Proprio non capisco i miei occhi che si riempiono di lacrime, sono in vacanza, sdraiata sulla spiaggia di Fetovaia, luogo rinomato dell’Elba (mah...non so, non mi piace, troppo affollato, sono sicura che navigando dal mare, troveremmo deliziose solitarie calette. Mi piacerebbe essere una velista o una sommozzatrice come la Sylvia Earle, capire il mare, non averne così altissimo rispetto, una così profonda paura, una così seria riverenza. Nuotare, nuotare, nuotare insieme ai pesci, alle alghe, senza timore; arrivare a spiagge in piccole insenature, star lì a leggere poesie e a piangere le persone che non rivedrò mai più. Ma che bello, soprattutto che ridere. (!?)
Fondamentalmente (che odioso avverbio), sono una persona tendente al depresso. La felicità per me è il punto convergente di talmente tante linee che raramente mi è capitato di dirmi:” o, sono proprio felice.”
Sei assurda, sono assurda. Siamo assurdi noi umani. Qual’ è l’etimologia dell’aggettivo assurdo?
ASS: doppia s che conferma l’assurdità della situazione (una sommozzatrice che si toglie le bombole, estrae un libro di poesie dalla muta, legge un paio di strofe e piange) ...
A privativo che conferma la mancanza di qualcosa...URDO-URLO, UR come una qualche divinità islandese...DO...prima o ultima nota musicale?
Quindi urliamo a squarciagola ASSURDO in do maggiore.
Dai ci sei arrivata vicino: assurdo c’entra con surdus, qualcosa che stona, il riferimento alla nota musicale ci sta...
Ci sta. Come mi risponde Federico quando gli chiedo” ti è piaciuta la pasta? “E lui:” Ci sta”
Ci sta.
Marciana
Il nome non m’ispira.
E dai con questa fissa dell’etimologia! Certo che la tua insegnante di latino e greco, cara insegnante Lucia, ha lasciato un imprinting non indifferente sulla tua personalità.
Sì, lo ammetto, è così. Marciana si fa risalire all’epoca romana, forse un certo Marcius l’ha fondata. Oppure deriva da marcidus, riferendosi a situazioni agricole, pomodori marci, uva marcia...mah!
· · · · ·
== Consegna ==
Secondo il brano selezionato, su quale spiaggia dell'Elba si trova in vacanza chi scrive?

== Dati archiviati ==
· · · · ·
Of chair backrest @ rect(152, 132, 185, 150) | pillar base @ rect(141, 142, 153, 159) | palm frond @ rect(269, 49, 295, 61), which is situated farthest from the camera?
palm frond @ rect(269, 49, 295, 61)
· · · · ·
== Soluzione dell'esercizio ==
Sulla spiaggia di Fetovaia.